An extremely rare blue and white 'dragon' bird feeder, Mark and period of Xuande (1426-1435)
Lot 18. An extremely rare blue and white 'dragon' bird feeder, Mark and period of Xuande (1426-1435); 7.4 cm., 2 7/8 in. Estimate 1,800,000 - 2,500,000 HKD. Lot sold ,180,000 HKD. Photo Sotheby's 2012
of compressed globular form, the rounded sides rising from a flat base to a slightly raised rim, set with two small circular lugs attached side by side to fit the bars of a birdcage, the exterior decorated in relief with a chilong, with a slender undulating body, a pair of three-clawed feet and a long scrolling bifid tail, the raised area painted with blue details and reserved on a blue-painted ground, the lugs picked out with single blue lines, the dragon turning its head back towards a six-character horizontal reign mark inscribed in a rectangular cartouche below the rim, the interior left white and the base unglazed
Provenance: Eskenazi Ltd, London.
Exhibited: Yuan and Early Ming Blue and White Porcelain, Eskenazi Ltd, London, 1994, cat. no. 23.

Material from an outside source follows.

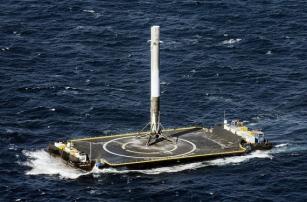Вторая посадка ступени Falcon 9 на воду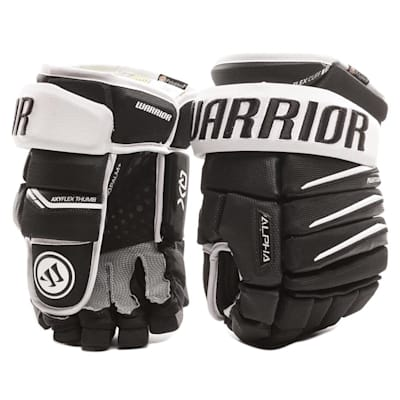 Black and White (Warrior Alpha QX Ice Hockey Gloves - Senior)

Literature: Eskenazi Ltd, Yuan and Early Ming Blue and White Porcelain, London, 1994, cat. no. 23
Regina Krahl, Chinese Ceramics from the Meiyintang Collection, London, 1994-2010, vol. 4, no. 1658.
Note: Relief moulding is extremely rare on Xuande (AD 1426-35) blue-and-white wares, but has been similarly used on a small Xuande water dropper in form of a mandarin duck, in the National Palace Museum, Taiwan, which is illustrated in Mingdai Xuande guanyao jinghua tezhan tulu/Catalogue of the Special Exhibition of Selected Hsüan-te Imperial Porcelains of the Ming Dynasty, National Palace Museum, Taipei, 1998, cat. no. 4.

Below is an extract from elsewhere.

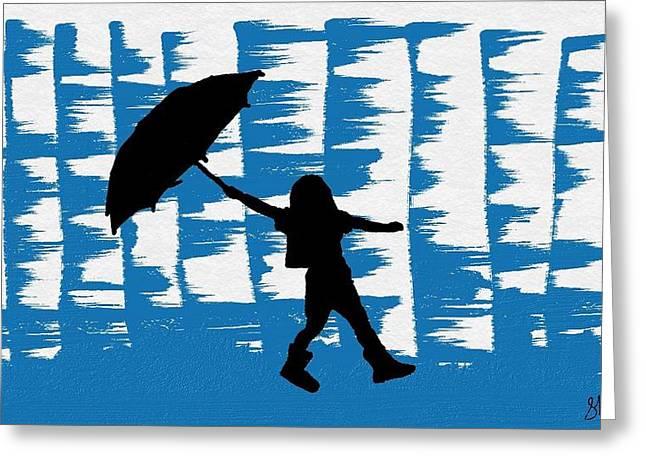 Rainy Girl Dance With Her Umbrella Greeting Card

A Xuande bird feeder of the present dragon design, recovered from the waste heaps of the Ming imperial kilns at Jingdezhen, has been included in the exhibition Jingdezhen chutu Ming Xuande guanyao ciqi/Xuande Imperial Porcelain Excavated at Jingdezhen, Chang Foundation, Taipei, 1998, cat. no. 55-3, together with others with different designs in white relief against a blue ground, cat. nos. 55-4 and 55-6. A line drawing of this model is published in Geng Baochang, Ming Qing ciqi jianding [Appraisal of Ming and Qing porcelain], Hong Kong, 1993, p. 49, fig. 85 (1).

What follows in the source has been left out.